Developers should keep the vulnerabilities in their repositories to a minimum by triaging and fixing vulnerabilities within DfE’s Service Level Agreement timetables, following the DfE guidance on vulnerability triaging.

Note that GitHub Advanced Security is currently only available for public repositories unless you have a licence via GitHub Enterprise.

Data Protection Considerations - Git Repositories

Personal Data

Storage of a git repository must be treated with due care and consideration. This applies whether it is within a central hosted environment or stored elsewhere such on a developer’s computer.

Places where we may normally find personally-identifiable information:

  • Changes to source code, commits, are annotated with authorship details. Typically, this is a real name (or username) and an email address.
  • Where a commit is cryptographically-signed, the GPG key used will also have personally-identifying information associated with it (such as an email address).

Additionally, note that git is explicitly a decentralised source versioning and control system.

  • It is, therefore, not possible to delete/change information within one copy of the repository (e.g., GitHub) and force all other copies to be updated also
  • It is, therefore, extremely important to prevent non-public content from ever being added to the git repository in the first place because it cannot be removed with 100% confidence (being able to do so is an edge case, not the norm)

Secrets

You must keep secrets separate from source code, and keep them private.

Private repositories are a poor way to protect secrets, and may only be used where access to the code might reveal draft policy decisions.

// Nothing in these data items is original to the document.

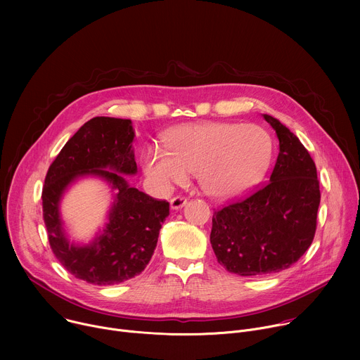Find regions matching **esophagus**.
I'll return each instance as SVG.
<instances>
[{
  "label": "esophagus",
  "instance_id": "obj_1",
  "mask_svg": "<svg viewBox=\"0 0 360 360\" xmlns=\"http://www.w3.org/2000/svg\"><path fill=\"white\" fill-rule=\"evenodd\" d=\"M186 202H188V199L185 198V196H174L171 200H169V203H171V210H181L182 207H185L186 205Z\"/></svg>",
  "mask_w": 360,
  "mask_h": 360
}]
</instances>
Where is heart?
Instances as JSON below:
<instances>
[{"mask_svg":"<svg viewBox=\"0 0 360 360\" xmlns=\"http://www.w3.org/2000/svg\"><path fill=\"white\" fill-rule=\"evenodd\" d=\"M167 152L148 146L142 167L160 189L184 184L198 174L200 188L219 199L246 193L258 184L272 157L269 134L253 124L202 122L172 129L165 136Z\"/></svg>","mask_w":360,"mask_h":360,"instance_id":"1","label":"heart"}]
</instances>
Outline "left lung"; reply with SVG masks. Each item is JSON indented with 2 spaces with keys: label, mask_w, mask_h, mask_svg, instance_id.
Segmentation results:
<instances>
[{
  "label": "left lung",
  "mask_w": 360,
  "mask_h": 360,
  "mask_svg": "<svg viewBox=\"0 0 360 360\" xmlns=\"http://www.w3.org/2000/svg\"><path fill=\"white\" fill-rule=\"evenodd\" d=\"M279 139L271 179L212 217L211 243L218 262L240 276L288 269L311 246L321 203L316 167L299 138L264 114Z\"/></svg>",
  "instance_id": "1"
}]
</instances>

Teams should ensure GitHub Secrets Detection and Push Protection is turned on.

Secrets should be managed at the platform level, at DfE we can use:

If a secret has been pushed to a repository by accident, this should trigger an incident.

Archiving Repositories

If a repository becomes redundant and the codebase is no longer in use or required then it should be archived using the following guideline before deletion:

Repository Type Archive Duration Recovery after Deletion
Public 12 months 90 days
Private 6 months 90 days

Archiving of repositories should be completed following agreement with the relevant parties.